En l’espèce, les périodes et taux fixés par l’expert judiciaire ne sont pas contestés entre les parties, qui s’opposent sur le quantum adapté.
Compte tenu de la nature des lésions subies par M. [D] [C] et de la gêne qu’elles ont engendrée sur sa vie quotidienne, ce poste de préjudice peut être évalué sur la base de 30 euros par jour, soit de la façon suivante :
— s’agissant du déficit fonctionnel temporaire partiel de 25% du 16 novembre 2021 au 7 décembre 2021 (22 jours) : 165 euros
— s’agissant du déficit fonctionnel temporaire partiel de 10% du 8 décembre 2021 au 16 mai 2022 (159 jours) : 477 euros
Les souffrances endurées
Il s’agit d’indemniser ici toutes les souffrances tant physiques que morales subies par la victime pendant la maladie traumatique et jusqu’à la consolidation.

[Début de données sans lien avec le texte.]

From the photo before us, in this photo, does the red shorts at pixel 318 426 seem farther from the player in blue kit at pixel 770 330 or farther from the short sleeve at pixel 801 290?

L’expert a évalué sans être contestée ce poste de préjudice à 2 sur 7.
Il y a lieu de tenir compte dans cette évaluation :
— de la nature du fait traumatique : choc arrière,
— des lésions engendrées : cervicalgies exacerbées à la palpation, céphalées occipitales, limitation et douleurs de l’épaule gauche exacerbées à la palpation de la clavicule,
— des traitements : port d’un collier cervical et d’un gilet de contention à l’épaule gauche, séances de rééducation.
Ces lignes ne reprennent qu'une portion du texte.